I've spent most of my life inside performance systems—first as an athlete, then as a coach, and now as a technologist.
Growing up, I played a wide range of individual and team sports, which gave me an early appreciation for both personal responsibility and collective dynamics. That curiosity led me to formal study, completing a Bachelor of Exercise and Sport Science, followed by a Master's degree in High Performance Sport. I went on to spend years coaching people both in person and online, working across different goals, constraints, and levels of commitment.
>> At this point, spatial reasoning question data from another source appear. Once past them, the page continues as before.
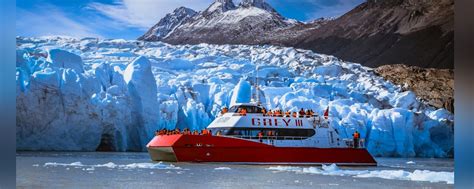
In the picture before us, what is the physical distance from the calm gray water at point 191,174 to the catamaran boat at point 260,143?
0.56 feet

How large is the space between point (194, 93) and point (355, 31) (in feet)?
10.4

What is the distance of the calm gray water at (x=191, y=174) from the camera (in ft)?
32.7

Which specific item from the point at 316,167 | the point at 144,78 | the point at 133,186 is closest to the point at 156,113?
the point at 144,78

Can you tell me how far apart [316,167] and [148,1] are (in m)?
3.78

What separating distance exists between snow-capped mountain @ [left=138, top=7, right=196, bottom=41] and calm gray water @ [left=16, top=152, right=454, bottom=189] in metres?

Over time, my interests expanded beyond training alone. I transitioned into the tech industry while maintaining a deep engagement with health, fitness, and performance. That shift proved invaluable. For the first time, I was experiencing the same pressures as many high-performing professionals: cognitive load, long workdays, competing priorities, and the challenge of sustaining health without structuring life around the gym.
Today, my training reflects that broader perspective. Alongside strength work, I practise Muay Thai and Brazilian Jiu-Jitsu, not just to build physical capacity, but to experience life more fully—coordination, resilience, skill acquisition, and controlled adversity. Getting bigger and stronger still matters, but it's no longer the sole objective.
Stepping outside the fitness industry gave me something most coaches never acquire: distance. That distance exposed common biases and blind spots—oversimplification, dogma, and advice that works well on paper but poorly in real life. It also sharpened my ability to think in systems: how physiology, behaviour, environment, incentives, and time all interact.
Zoos exists at the intersection of those experiences. It's where performance science meets real-world constraints—designed for people who want to be strong, capable, and healthy without making fitness their full-time job.